If you work on a college campus, you have likely noticed a dialog about the role and response of higher education within the area of diversity, equity and inclusion. Recent national protests to end racial violence for African Americans, outcries following incidents of anti-Asian hate crimes and a rise of hate groups on college campuses have made this dialogue that much more urgent.
But current outcries for justice (and their backlash) are not the only recent events driving these conversations. The COVID-19 pandemic has also exposed numerous inequities across education, public health and beyond. The dual impact of COVID-19 and racism has been called a “syndemic” or the aggregation of concurrent epidemics that intensify the negative impact on people and communities.
This syndemic raises a very challenging question: how do we design our student engagement efforts to impact students’ understanding, awareness and competence related to diversity, equity and inclusion?
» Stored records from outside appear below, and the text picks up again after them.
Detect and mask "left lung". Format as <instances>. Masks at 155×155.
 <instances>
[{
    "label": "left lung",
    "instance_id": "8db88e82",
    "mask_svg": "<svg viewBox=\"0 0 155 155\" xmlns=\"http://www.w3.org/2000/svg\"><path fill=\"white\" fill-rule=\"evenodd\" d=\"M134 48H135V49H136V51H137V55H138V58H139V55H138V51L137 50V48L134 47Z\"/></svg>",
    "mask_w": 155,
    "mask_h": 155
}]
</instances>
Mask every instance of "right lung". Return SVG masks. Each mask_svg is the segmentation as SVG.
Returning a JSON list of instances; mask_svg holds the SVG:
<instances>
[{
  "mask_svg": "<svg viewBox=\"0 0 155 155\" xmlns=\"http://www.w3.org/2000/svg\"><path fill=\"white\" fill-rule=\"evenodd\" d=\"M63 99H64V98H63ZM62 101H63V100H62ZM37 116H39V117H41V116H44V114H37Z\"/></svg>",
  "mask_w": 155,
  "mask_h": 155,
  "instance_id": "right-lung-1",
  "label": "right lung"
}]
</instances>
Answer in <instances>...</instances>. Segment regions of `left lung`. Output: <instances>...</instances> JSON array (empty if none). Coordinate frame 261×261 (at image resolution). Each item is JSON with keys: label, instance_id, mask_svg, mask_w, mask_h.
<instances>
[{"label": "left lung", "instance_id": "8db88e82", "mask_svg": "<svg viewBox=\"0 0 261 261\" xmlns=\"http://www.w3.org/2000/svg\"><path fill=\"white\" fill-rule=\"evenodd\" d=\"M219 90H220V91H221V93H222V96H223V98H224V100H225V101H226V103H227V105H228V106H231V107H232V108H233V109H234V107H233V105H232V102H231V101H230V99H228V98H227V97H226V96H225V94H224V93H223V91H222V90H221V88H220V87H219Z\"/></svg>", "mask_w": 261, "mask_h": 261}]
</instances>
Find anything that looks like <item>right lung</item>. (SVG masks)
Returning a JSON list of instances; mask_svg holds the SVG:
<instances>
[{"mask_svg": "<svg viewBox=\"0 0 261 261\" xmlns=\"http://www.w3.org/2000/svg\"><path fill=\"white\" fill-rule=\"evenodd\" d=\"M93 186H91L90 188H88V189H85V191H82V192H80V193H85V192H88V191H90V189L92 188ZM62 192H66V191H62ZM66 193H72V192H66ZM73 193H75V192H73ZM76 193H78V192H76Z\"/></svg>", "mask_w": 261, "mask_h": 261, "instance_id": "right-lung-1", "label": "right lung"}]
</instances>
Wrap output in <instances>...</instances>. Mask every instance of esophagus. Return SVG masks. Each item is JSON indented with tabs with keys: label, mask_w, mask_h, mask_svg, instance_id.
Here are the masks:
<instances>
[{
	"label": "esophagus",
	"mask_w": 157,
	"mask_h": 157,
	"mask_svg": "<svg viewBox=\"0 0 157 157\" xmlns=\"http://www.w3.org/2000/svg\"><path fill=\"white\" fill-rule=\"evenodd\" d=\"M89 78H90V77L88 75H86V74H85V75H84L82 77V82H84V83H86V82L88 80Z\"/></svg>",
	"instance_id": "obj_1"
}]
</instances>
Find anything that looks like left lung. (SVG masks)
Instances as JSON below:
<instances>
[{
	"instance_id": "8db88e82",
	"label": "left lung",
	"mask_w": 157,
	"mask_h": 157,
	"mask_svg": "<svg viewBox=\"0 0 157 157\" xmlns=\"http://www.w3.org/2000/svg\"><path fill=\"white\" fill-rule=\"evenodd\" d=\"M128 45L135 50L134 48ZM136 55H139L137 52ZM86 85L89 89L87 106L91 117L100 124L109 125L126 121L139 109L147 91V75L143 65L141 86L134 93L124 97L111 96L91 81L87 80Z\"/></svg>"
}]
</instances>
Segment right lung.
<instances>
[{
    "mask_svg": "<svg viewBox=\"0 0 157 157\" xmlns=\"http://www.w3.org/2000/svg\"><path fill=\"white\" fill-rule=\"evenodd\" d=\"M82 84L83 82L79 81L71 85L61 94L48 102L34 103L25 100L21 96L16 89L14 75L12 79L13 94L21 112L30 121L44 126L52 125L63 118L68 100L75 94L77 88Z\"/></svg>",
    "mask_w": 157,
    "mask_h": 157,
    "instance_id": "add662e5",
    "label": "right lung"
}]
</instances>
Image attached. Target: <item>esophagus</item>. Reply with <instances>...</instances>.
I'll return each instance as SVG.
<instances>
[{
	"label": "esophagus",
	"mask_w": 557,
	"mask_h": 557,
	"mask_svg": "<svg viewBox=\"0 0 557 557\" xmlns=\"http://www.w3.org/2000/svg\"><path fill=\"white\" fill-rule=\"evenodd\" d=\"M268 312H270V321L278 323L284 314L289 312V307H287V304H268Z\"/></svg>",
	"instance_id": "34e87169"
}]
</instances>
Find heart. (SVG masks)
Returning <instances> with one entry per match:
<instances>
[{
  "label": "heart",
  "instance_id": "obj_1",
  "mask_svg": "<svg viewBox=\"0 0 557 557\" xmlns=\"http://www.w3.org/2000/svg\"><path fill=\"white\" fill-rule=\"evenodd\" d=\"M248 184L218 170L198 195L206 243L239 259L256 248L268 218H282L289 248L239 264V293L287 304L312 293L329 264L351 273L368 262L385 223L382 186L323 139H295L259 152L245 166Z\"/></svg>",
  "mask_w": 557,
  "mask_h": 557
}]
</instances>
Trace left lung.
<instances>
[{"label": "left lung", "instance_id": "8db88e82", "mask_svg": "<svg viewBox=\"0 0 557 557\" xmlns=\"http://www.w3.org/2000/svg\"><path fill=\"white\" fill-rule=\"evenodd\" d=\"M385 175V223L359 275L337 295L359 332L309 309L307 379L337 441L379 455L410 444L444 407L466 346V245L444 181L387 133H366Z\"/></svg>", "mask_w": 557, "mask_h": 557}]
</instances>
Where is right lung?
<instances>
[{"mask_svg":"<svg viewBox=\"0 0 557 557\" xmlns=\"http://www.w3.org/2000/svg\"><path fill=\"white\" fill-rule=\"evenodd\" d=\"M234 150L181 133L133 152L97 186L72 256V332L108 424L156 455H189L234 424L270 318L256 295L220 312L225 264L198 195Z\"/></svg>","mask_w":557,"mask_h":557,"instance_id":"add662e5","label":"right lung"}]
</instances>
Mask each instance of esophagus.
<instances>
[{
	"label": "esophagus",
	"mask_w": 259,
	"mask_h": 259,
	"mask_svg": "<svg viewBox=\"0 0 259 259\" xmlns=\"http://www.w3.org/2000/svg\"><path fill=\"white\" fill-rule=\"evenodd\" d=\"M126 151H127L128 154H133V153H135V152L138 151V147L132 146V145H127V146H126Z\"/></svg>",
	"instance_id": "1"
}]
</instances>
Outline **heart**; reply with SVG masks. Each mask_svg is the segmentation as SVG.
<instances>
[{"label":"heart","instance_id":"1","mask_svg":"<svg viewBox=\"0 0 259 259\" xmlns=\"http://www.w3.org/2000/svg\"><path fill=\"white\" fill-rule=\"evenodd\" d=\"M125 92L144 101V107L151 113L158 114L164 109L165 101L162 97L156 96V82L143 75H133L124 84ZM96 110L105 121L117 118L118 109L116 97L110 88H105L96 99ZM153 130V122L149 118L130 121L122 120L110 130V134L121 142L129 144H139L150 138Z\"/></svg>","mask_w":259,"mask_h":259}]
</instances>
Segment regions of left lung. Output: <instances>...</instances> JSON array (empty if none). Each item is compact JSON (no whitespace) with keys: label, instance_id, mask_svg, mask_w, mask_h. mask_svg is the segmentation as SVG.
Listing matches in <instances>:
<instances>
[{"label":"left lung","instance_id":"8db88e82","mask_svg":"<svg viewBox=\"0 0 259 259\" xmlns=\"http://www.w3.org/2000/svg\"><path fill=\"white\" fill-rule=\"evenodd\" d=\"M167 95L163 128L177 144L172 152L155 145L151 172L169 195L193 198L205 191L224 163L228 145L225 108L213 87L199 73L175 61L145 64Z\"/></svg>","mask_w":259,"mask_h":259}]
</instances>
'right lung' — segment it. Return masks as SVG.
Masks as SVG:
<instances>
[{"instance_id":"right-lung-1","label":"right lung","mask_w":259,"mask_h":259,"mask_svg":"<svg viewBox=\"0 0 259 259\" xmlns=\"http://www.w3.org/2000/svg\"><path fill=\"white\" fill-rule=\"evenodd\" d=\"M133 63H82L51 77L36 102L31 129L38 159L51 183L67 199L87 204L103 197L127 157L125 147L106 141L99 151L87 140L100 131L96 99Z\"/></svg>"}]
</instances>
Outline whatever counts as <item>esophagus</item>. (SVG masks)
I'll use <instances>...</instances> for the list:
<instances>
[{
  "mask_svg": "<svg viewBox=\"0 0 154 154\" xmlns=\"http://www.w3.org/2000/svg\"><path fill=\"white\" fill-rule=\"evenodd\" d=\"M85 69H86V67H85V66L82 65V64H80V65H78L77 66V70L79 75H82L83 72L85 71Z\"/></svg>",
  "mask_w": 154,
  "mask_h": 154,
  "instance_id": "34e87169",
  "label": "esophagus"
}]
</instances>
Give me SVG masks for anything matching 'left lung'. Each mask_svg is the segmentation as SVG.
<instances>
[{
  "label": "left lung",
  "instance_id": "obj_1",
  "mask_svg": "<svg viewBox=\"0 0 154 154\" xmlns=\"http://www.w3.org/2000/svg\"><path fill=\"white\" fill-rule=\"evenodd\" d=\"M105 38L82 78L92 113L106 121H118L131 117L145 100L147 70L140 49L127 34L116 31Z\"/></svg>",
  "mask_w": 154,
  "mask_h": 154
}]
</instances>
One answer begins with how we develop, design and deliver inclusive engagement that takes place both inside and outside of the classroom. To better understand the power of inclusive engagement as a key driver of student success, we should focus on how to better utilize a powerful set of tools known as collaborative learning.
What is Collaborative Learning?
Collaborative learning is a process of actively engaging students, helping them develop a deeper understanding of a subject matter’s content, its significance and its application. Collaborative learning includes tools for experiential learning that engage students in collaborative activities designed to pair them with students from different backgrounds, perspectives and cultures than their own. In some of my own work, we facilitate inclusive student engagement using service-learning projects and participatory action research that focus on diversity-related issues as a way to developing ethical leadership among undergraduate students.
Collaborative learning can help students become more actively engaged in and take ownership for their own learning processes and outcomes. This approach is not just another way of doing “teamwork” or “group projects”. Rather, collaborative learning uses a series of research-supported tools and strategies that engage groups of students together with faculty and partners in the understanding, application and reflection of classroom material as it relates to solving real problems.
Key Priorities For Diversity, Equity and Inclusion Programs
Research outlines several important ways that collaborative learning directly improves outcomes in diversity, equity and inclusion programs. Here are just a few ways you can improve your DEI programs.
Clearly, emerging research and practice points to collaborative learning as a powerful tool for enhancing students’ openness to diversity and developing diversity and cultural competence. Some evidence also finds that collaborative learning has benefits that are stronger for under-represented, minority and female students in non-traditional areas compared to learning approaches. The need to provide learning environments that provide social, psychological and personal safety must continue to be paramount on our campuses. Our goal should be to reduce feelings of exclusion, reduce negative intergroup conflicts and eliminate toxic environments. This means an explicit and long-lasting commitment to the development of diversity and cultural competence on our campuses, strengthening our collective capacity to create and deliver effective collaborative learning as an approach that facilitates inclusive engagement toward student success.
As we re-envision what student engagement and student development look like on our post-pandemic campuses, let’s also focus on inclusive engagement through collaborative learning as we strive toward greater impact on the essential elements of diversity, equity and inclusion as a key element of student engagement and success.